We realized that it was our patient’s 38th birthday during morning rounds. She had a history of drug and tobacco use and poorly controlled blood pressure. She had already had a heart attack and stroke in her twenties. She had come in with slurred speech and right leg weakness and was found to have an intracranial hemorrhage and a blood pressure that was through the roof. She had not been taking her blood pressure medications. She was a single mom with three boys aged 4, 8, and 11. The 11 year old was severely autistic. She was admitted early morning to the ICU for blood pressure medication and close monitoring.
After lunch, our senior resident made a quick trip out to a nearby bakery to buy birthday cupcakes and candles for the patient. Although the ICU staff vetoed the candles, the ICU nurses, residents, and students gathered to sing “Happy Birthday” to our patient and enjoy bites of cupcake. She was moved to tears by the gesture and eagerly showed us pictures of her three sons on her iPhone. “I’ve only been here 10 hours, but I miss my boys already,” she said. “Nobody wants to spend their birthday in the ICU,” said the senior resident.
Several hours passed. We had admitted another patient and completed our floor work when we got a page from the ICU. “Your patient wants to leave against medical advice because Child Protective Services wants to send her kids to Polinsky while she’s in the ICU,” explained the ICU nurse. Our senior resident found a note in the medical record from the social worker elaborating on the story. Two days prior to coming in to the hospital, she had brought her children to work and school staff suspected that she was drunk based on her slurred speech. When her three children did not show up at school the next day because she sought medical attention, the school filed a CPS report. She had not had any open CPS reports previously.

(Dataset entries)
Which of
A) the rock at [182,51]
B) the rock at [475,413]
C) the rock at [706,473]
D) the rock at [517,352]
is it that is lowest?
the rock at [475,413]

### TASK PROMPT
Copy the part of the patient account between "After lunch, our" and "the senior resident.", inclusive, word for word. The lines have no connection to the patient account.

### ANSWER AREA
After lunch, our senior resident made a quick trip out to a nearby bakery to buy birthday cupcakes and candles for the patient. Although the ICU staff vetoed the candles, the ICU nurses, residents, and students gathered to sing “Happy Birthday” to our patient and enjoy bites of cupcake. She was moved to tears by the gesture and eagerly showed us pictures of her three sons on her iPhone. “I’ve only been here 10 hours, but I miss my boys already,” she said. “Nobody wants to spend their birthday in the ICU,” said the senior resident.